** DÉTAILS DE LA TÂCHE **
Extrayez tel quel le passage du texte sur le programme nucléaire iranien compris entre « Au moment où » et « d'une guerre imminente. », bornes incluses.

** EXTRAIT DU TEXTE **
━━━━━━━━━━━━━━━━━━━━━━━━━━━━━━

Au moment où s'ouvre le cycle des négociations finales entre le groupe des 5 +1 (les 5 titulaires d'un droit de veto au Conseil de Sécurité plus l'Allemagne) et l'Iran, le climat est plutôt au pessimisme. Dans l'article qui suit Eliott Abrams met en garde l'Occident et les Israéliens contre une vision totalement fausse de la stratégie qui a permis de vaincre l'Union soviétique. Il expose la nature véritable de cette stratégie et les enseignements que l'on peut en tirer dans le cas de l'Iran. [NDT]
A ce jour, il n'y a pas beaucoup de fièvre dans le débat israélien sur le programme nucléaire iranien, ce qui est étrange. Pour l’instant, l'affaire est entre les mains des Américains ; les Israéliens observent le cours des négociations avec nervosité, non sans méfiance, mais ils n’ont pas le sentiment d'un danger ou d'une guerre imminente.
Les sondages d’opinion montrent qu'ils pensent que l’Iran s’achemine vers la fabrication d’une arme nucléaire, et non vers la « capacité » d'en fabriquer une; ils sont attentifs à la politique d’agression de l’Iran (en Syrie par exemple), à son soutien au terrorisme, et aux déclarations répétées de ses dirigeants exprimant leur volonté de rayer Israël de la carte.
Alors, pourquoi si peu d'affolement ? Peut-être à cause de leur expérience de la guerre et du terrorisme, ou à cause de leur confrontation aux armées arabes et plus récemment au Hezbollah et au Hamas, qui les aurait immunisés contre les réactions de panique. Peut-être ont-ils foi dans la capacité de leur armée de stopper l’Iran si nécessaire. Ou, peut-être encore les Israéliens s’attendent-ils à ce que les Américains finissent par intervenir pour empêcher l‘Iran d’avoir la bombe.
Mais au cours d’une récente visite, j’ai trouvé une toute autre explication, bien plus inquiétante. En parlant avec des membres de ce que j’ai appelé "l’establishment de la sécurité", j’ai décelé une tendance à prendre ses désirs pour la réalité, un travers incarné par des analogies imaginaires avec la Guerre Froide. Et le fait que l’administration Obama paraisse nourrir justement le même espoir n'a rien de rassurant.
Voici la théorie qui sous-tend cette opinion : il fut un temps, lors de la crise des missiles de Cuba, les États-Unis et l’Union Soviétique ont été à deux doigts de se faire la guerre. Pendant des décennies, ils ont entretenu une profonde hostilité, proche de la belligérance. Mais avec le temps, les Russes ont souhaité de plus en plus ardemment voir leur situation économique s'améliorer et profiter des bonnes choses de la vie, l'idéologie communiste a perdu de sa force au sein des élites dirigeantes; et cette hostilité s'est progressivement apaisée. Des relations diplomatiques se sont nouées entre Moscou et Washington, la lutte des classes à l’échelle mondiale s’est muée en "coexistence pacifique," une ligne téléphonique a été établie, les sommets se sont multipliés, et les relations ont pris un rythme de croisière fait de compétition pacifique et à l'occasion de coopération. L’Union Soviétique est devenue une puissance recherchant le statu quo, avec laquelle l’Amérique pouvait avoir des relations normales. Nous étions dans l'expectative. Nous avons vu leur économie se dégrader et leur système devenir irréformable; leurs dirigeants ont perdu confiance en lui, et il s'est finalement effondré. "Sans un seul coup de feu" a dit une fois Mme Thatcher.

━━━━━━━━━━━━━━━━━━━━━━━━━━━━━━

** JEU DE DONNÉES **
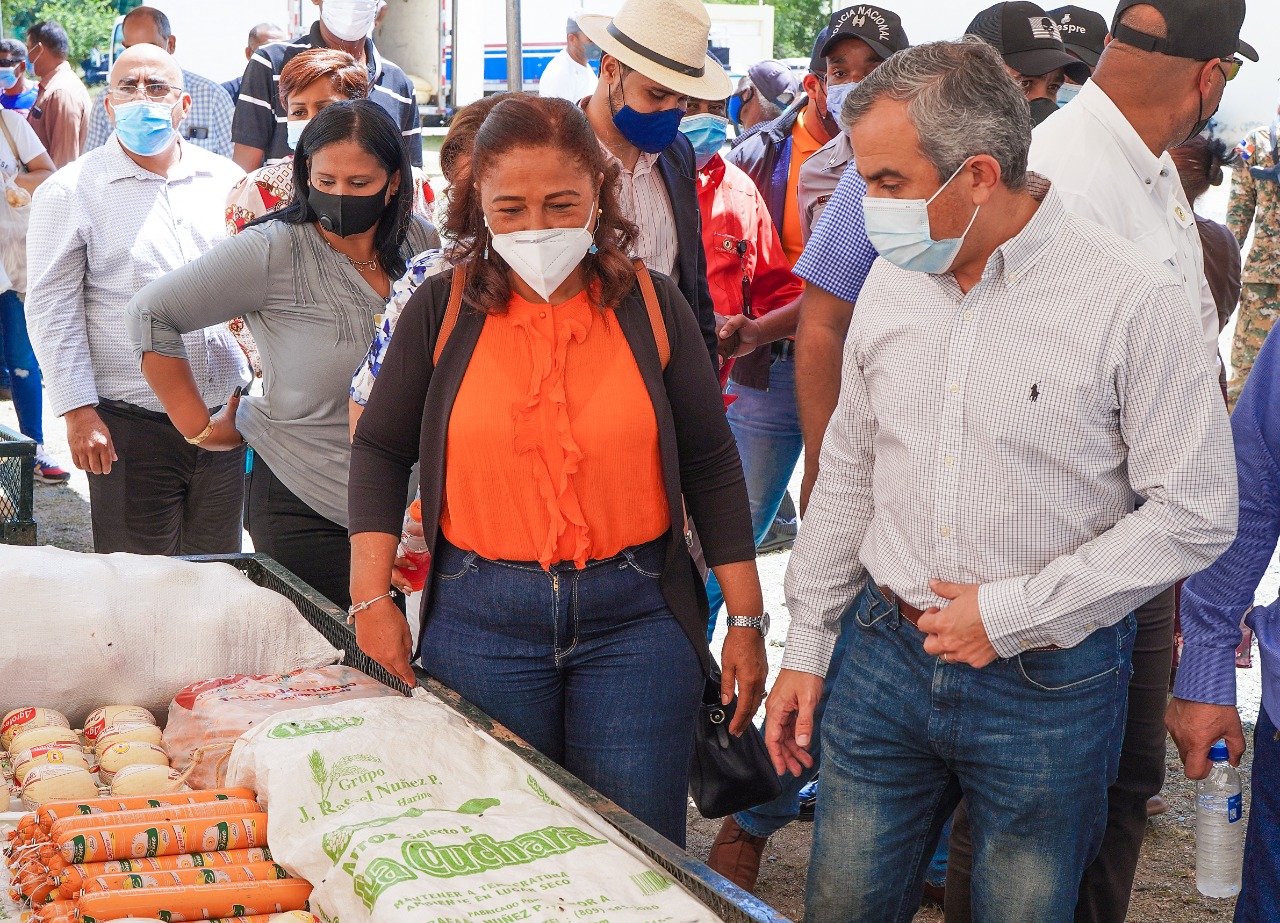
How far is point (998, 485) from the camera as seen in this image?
1.97 meters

━━━━━━━━━━━━━━━━━━━━━━━━━━━━━━

** RÉPONSE FINALE **
Au moment où s'ouvre le cycle des négociations finales entre le groupe des 5 +1 (les 5 titulaires d'un droit de veto au Conseil de Sécurité plus l'Allemagne) et l'Iran, le climat est plutôt au pessimisme. Dans l'article qui suit Eliott Abrams met en garde l'Occident et les Israéliens contre une vision totalement fausse de la stratégie qui a permis de vaincre l'Union soviétique. Il expose la nature véritable de cette stratégie et les enseignements que l'on peut en tirer dans le cas de l'Iran. [NDT]
A ce jour, il n'y a pas beaucoup de fièvre dans le débat israélien sur le programme nucléaire iranien, ce qui est étrange. Pour l’instant, l'affaire est entre les mains des Américains ; les Israéliens observent le cours des négociations avec nervosité, non sans méfiance, mais ils n’ont pas le sentiment d'un danger ou d'une guerre imminente.